WHS announced Monday it is joining forces with St. Clair Hospital, Butler Health System and Excela Health System to form a clinically integrated network that would provide better quality patient care at a lower cost.

“We will be operating on a larger scale with like-minded partners that will be financially beneficial,” added Vargo, who also is executive director of Washington Physician Hospital Organization. “The goal is to look at things across a large population of patients and see patterns and trends. We can look at, say, diabetics on a group level.

“We can spread this across four health systems. We can all do our own thing or do something together. Sharing will make this pretty powerful.”

Vargo could not estimate how large that patient population may be for the partners, but it is potentially significant. Those four health systems serve residents of 13 counties in this corner of the state: Washington, Greene, Allegheny, Fayette, Westmoreland, Armstrong, Beaver, Butler, Clarion, Indiana, Lawrence, Mercer and Venango.

There are seven licensed hospitals with more than 1,200 in-patient beds in this service area, Vargo said.

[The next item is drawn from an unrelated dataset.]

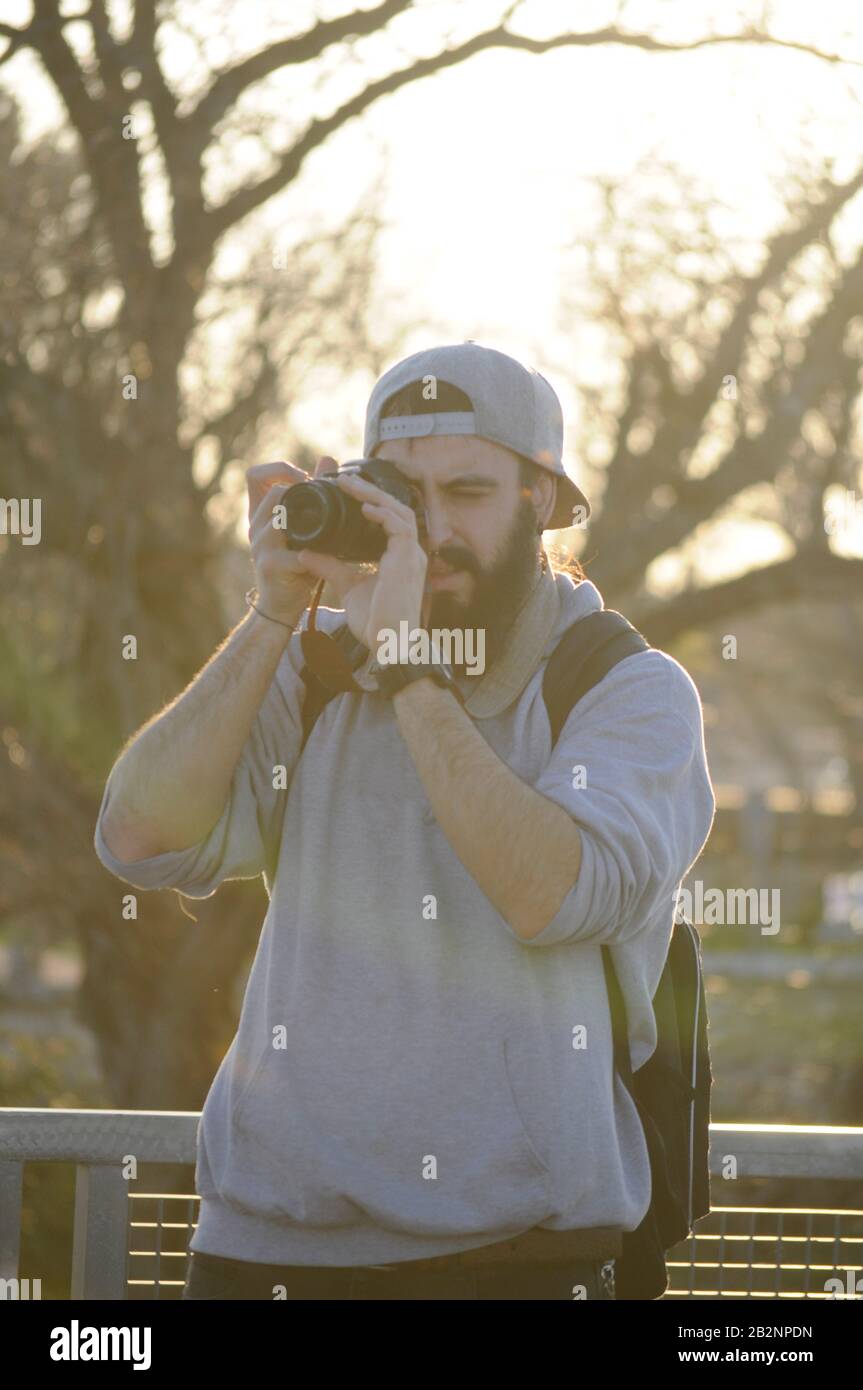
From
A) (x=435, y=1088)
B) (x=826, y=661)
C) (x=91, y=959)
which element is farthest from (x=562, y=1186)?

During the past fiscal year, he added, the four systems discharged 64,000 patients and more than 300,000 emergency patients.

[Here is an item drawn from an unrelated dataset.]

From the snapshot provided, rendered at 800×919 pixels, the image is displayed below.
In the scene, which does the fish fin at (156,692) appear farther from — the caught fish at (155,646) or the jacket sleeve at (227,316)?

The partnership had been in the works “for the better part of two years,” said Gary Weinstein, WHS president and chief executive officer.

“I would put it in the context that changes are taking place in the health-care system now,” he added. “We’re seeing a demand from the public expressed through Medicare and the government and health-insurance providers.

“We’re asking doctors to take better care of (patients), and not just episodically. They want us to be more proactive. During treatment, they want us to say, ‘Mrs. Jones, you have some risk factors here, and if you don’t take care of them, there could be problems down the road.’ This takes new skills and technologies.

“As we looked at how to be proactive, the best thing seemed to be to look to like-minded partners who want to be independent, locally governed and take care of people in communities regardless of insurance.”

Bridges Health Partners is in the development stage, and will be for months. It will not serve the public until Jan. 1, 2018.

Vargo said there was a meeting Monday on a first project, forming a Medicare accountable care organization across the four systems. Data have to be gathered for Medicare. Staff also will be hired to run the organization and to provide care-management and care-coordination activities.

Weinstein is pleased “to be at the starting line. Now, we have to prove we can actually manage care at a higher quality and at a lower cost. That’s what people ultimately want.”